По городу ходили слухи, что после шенкурского готовится архангельский капкан. Казалось, недавно американские и английские десантники высадились на берег, а их бесчинства, по сообщению американского консула, «у русских отбили охоту восторгаться союзниками».
В местном правительстве назревал переворот. Даже назывался месяц – сентябрь. Если интервенты отступали с боями, пытались Красной армии оказывать сопротивление: бомбили дороги, мосты, сжигали целые лесные массивы, то Белая русская армия больше бездействовала, чувствуя, что разгром уже не за горами.
Адмирал Колчак из Омска послал радиотелеграмму: «Временное правительство Северной области упраздняется». На телеграмме стояла дата: 29 августа 1919 года.
С этого дня генерал Миллер себя не называл уже главным начальником Серного края. Но он еще оставался командующим Белой армии.

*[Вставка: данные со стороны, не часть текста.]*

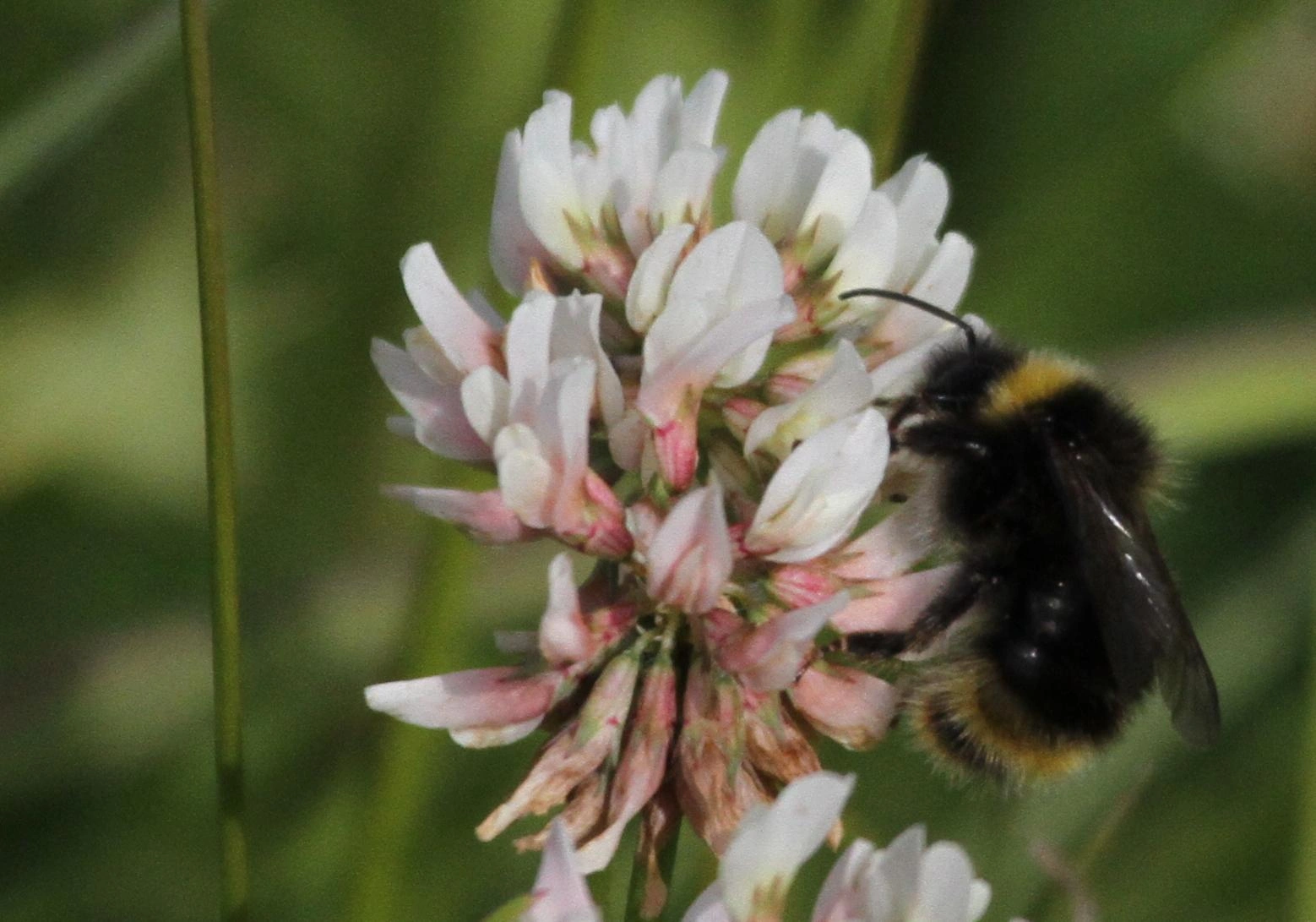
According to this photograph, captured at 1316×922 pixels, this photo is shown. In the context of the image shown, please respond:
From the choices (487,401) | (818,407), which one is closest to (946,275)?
(818,407)

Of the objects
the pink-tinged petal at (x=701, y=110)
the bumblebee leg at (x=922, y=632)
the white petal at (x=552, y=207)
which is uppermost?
the pink-tinged petal at (x=701, y=110)

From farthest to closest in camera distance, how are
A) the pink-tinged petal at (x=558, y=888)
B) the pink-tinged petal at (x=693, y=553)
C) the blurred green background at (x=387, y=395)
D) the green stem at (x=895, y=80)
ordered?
the blurred green background at (x=387, y=395) → the green stem at (x=895, y=80) → the pink-tinged petal at (x=693, y=553) → the pink-tinged petal at (x=558, y=888)

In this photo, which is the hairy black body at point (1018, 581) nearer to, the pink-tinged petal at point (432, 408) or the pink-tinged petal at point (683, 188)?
the pink-tinged petal at point (683, 188)

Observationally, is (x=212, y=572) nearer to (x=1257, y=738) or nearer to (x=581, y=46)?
(x=581, y=46)

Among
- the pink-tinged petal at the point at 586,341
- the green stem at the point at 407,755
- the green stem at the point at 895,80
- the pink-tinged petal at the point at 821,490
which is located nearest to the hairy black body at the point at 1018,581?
the pink-tinged petal at the point at 821,490

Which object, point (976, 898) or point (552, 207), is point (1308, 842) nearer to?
point (976, 898)

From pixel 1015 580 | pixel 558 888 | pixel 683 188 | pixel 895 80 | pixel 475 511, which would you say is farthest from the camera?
pixel 895 80

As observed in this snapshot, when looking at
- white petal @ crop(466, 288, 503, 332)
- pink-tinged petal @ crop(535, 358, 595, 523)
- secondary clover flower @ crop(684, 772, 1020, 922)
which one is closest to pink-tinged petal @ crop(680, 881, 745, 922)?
secondary clover flower @ crop(684, 772, 1020, 922)
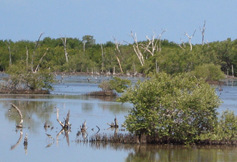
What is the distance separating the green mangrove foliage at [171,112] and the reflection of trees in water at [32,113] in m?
6.53

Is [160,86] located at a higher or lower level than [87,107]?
higher

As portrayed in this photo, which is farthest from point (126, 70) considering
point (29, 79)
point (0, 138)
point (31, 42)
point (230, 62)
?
point (0, 138)

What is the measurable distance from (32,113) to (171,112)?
1288 cm

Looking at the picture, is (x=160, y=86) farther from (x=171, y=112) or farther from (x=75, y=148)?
(x=75, y=148)

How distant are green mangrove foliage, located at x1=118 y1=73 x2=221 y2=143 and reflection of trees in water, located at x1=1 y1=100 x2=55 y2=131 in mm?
6527

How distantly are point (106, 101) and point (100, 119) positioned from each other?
11.3 meters

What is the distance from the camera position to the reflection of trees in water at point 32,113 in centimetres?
2612

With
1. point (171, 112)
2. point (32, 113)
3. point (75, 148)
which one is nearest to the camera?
point (171, 112)

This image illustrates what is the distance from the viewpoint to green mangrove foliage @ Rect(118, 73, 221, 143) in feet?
63.4

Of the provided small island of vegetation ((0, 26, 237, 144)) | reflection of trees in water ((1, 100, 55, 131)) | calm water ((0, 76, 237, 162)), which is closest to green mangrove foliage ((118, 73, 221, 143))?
small island of vegetation ((0, 26, 237, 144))

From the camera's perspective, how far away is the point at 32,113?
30203 millimetres

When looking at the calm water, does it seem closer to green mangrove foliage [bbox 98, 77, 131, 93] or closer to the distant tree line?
green mangrove foliage [bbox 98, 77, 131, 93]

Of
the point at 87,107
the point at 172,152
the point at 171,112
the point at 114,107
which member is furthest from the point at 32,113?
the point at 172,152

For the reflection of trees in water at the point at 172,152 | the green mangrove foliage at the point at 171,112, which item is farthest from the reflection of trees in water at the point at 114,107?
the reflection of trees in water at the point at 172,152
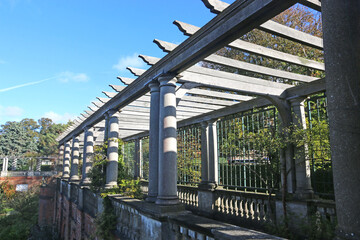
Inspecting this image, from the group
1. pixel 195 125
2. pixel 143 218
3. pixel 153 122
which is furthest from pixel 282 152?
pixel 195 125

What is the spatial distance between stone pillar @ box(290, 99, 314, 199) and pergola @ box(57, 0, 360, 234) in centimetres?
3

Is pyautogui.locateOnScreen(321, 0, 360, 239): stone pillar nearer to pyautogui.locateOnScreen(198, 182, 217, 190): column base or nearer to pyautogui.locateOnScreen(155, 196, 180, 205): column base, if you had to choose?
pyautogui.locateOnScreen(155, 196, 180, 205): column base

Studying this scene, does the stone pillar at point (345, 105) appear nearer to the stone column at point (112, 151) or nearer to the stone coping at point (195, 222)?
the stone coping at point (195, 222)

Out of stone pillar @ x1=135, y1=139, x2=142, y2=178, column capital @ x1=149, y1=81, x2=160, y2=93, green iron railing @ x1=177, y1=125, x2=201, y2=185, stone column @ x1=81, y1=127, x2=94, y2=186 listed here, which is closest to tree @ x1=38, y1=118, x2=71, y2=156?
stone pillar @ x1=135, y1=139, x2=142, y2=178

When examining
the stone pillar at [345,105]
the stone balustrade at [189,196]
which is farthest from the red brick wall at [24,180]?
the stone pillar at [345,105]

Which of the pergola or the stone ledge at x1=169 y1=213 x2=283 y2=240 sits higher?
the pergola

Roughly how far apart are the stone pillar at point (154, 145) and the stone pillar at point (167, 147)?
1.83 ft

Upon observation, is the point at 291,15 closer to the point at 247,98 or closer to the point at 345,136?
the point at 247,98

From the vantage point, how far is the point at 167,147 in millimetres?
6711

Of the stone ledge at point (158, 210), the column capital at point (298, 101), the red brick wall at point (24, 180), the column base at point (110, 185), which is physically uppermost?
the column capital at point (298, 101)

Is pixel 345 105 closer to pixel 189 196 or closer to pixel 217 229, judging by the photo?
pixel 217 229

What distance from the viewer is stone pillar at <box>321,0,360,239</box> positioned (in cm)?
273

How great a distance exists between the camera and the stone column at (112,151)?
10742 mm

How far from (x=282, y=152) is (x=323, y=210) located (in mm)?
1867
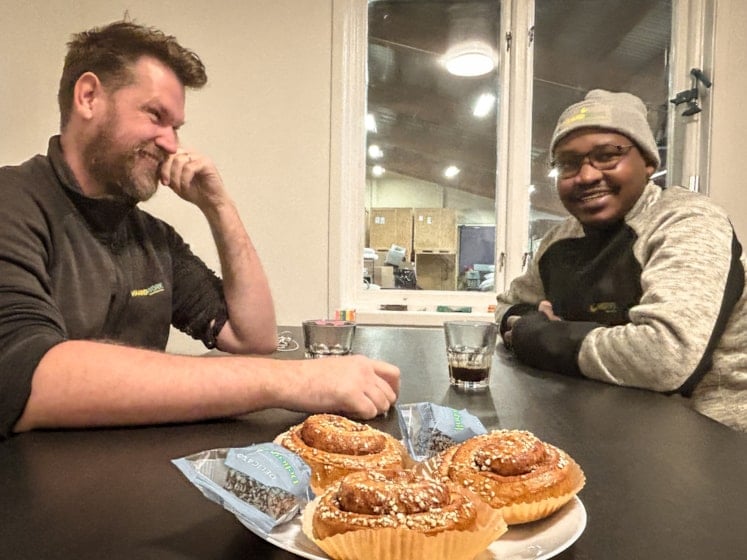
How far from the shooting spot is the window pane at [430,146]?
9.07ft

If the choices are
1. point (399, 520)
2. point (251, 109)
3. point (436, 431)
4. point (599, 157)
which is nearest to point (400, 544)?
point (399, 520)

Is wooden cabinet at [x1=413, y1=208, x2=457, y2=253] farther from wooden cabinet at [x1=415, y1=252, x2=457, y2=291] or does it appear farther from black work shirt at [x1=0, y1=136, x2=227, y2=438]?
black work shirt at [x1=0, y1=136, x2=227, y2=438]

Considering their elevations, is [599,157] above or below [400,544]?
above

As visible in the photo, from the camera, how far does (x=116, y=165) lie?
131cm

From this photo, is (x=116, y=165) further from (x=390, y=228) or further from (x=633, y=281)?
(x=390, y=228)

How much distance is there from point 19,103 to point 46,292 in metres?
2.07

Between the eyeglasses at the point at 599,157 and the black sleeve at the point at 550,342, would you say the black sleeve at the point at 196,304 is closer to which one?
the black sleeve at the point at 550,342

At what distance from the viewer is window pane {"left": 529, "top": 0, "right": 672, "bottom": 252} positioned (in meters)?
2.71

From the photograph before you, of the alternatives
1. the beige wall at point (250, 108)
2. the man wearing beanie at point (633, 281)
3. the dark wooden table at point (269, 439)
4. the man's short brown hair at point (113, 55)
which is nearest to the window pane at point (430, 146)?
the beige wall at point (250, 108)

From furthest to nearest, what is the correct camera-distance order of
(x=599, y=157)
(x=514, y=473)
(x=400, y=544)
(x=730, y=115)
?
1. (x=730, y=115)
2. (x=599, y=157)
3. (x=514, y=473)
4. (x=400, y=544)

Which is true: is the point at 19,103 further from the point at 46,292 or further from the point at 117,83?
the point at 46,292

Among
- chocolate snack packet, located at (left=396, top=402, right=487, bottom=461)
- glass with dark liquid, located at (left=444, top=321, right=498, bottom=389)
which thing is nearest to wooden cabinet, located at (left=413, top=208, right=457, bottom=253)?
glass with dark liquid, located at (left=444, top=321, right=498, bottom=389)

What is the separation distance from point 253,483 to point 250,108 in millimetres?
2353

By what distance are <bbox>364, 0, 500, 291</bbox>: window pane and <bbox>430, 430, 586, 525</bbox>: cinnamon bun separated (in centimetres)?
223
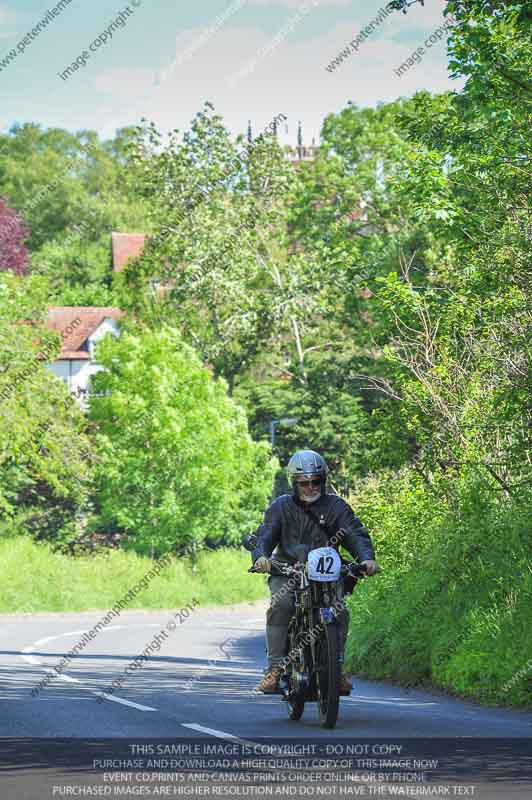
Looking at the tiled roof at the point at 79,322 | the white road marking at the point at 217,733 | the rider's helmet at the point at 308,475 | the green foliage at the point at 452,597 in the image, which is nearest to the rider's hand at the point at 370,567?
the rider's helmet at the point at 308,475

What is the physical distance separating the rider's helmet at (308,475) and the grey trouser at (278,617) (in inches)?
25.9

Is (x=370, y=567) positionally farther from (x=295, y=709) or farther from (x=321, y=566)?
(x=295, y=709)

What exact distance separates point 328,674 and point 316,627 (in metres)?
0.45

И удивительно, что эта армия еще могла сопротивляться. Ее последним аккордом был бой за город Онегу. Красные войска город заняли, считай, без боя.
«Офицеры, если не вернут утраченные позиции, пойдут в арестантские роты». – Этот приказ генерала Миллера был передан по радио.
В арестантские роты идти не пришлось. Офицеры-добровольцы – таких нашлось шестьдесят человек – собрали отряд, дали ему устрашающее название: «Волчья сотня». Стали готовиться к операции.
Малыми силами, но молниеносным натиском «волчья сотня» захватила город, водрузили над управой трехцветный императорский штандарт.
Генералу Миллеру с корабельной радиостанции британского эсминца было послано короткое донесение:
«Город Онега отбит у противника. Взято в плен 8 тысяч “красных”. Ведем подсчет трофеев. Передал телеграфист унтер-офицер Бараненко».
– А каковы наши потери? – отстучала морзянка Архангельска.
Наступила продолжительная пауза. Затем раздался мышиный писк. Связь прервалась.
Архангельский телеграфист подождал немного, снял наушники, сказал в пространство:
– Фокусы Арктики. Нормальной радиосвязи здесь никогда не будет.
На вопрос Архангельска ответа не последовало. Потери Белой армии союзное командование в расчет не принимало. Главное – результат.
В отличие от волонтеров Экспедиционного корпуса солдат и унтер-офицеров Белой армии в гробах уже не хоронили, достаточно было того, что лицо убиенного накрывали шинелью и в ногах ставили деревянный крест. Если позволяла обстановка, над могилой производили прощальный троекратный залп из стрелкового оружия, благо боеприпасов было в избытке.
Ружейные патроны, как и снаряды, царская казна заранее (еще до войны) оплатила золотом.